Collected data entries
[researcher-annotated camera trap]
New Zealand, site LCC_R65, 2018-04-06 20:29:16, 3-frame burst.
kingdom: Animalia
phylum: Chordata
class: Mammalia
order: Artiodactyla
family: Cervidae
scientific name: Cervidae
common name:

● WHAT YOU ARE ASKED TO DO:
The full set of entries, copied exactly, is the expected answer.

● COMPLETED TASK:
[researcher-annotated camera trap]
New Zealand, site LCC_R65, 2018-04-06 20:29:16, 3-frame burst.
kingdom: Animalia
phylum: Chordata
class: Mammalia
order: Artiodactyla
family: Cervidae
scientific name: Cervidae
common name:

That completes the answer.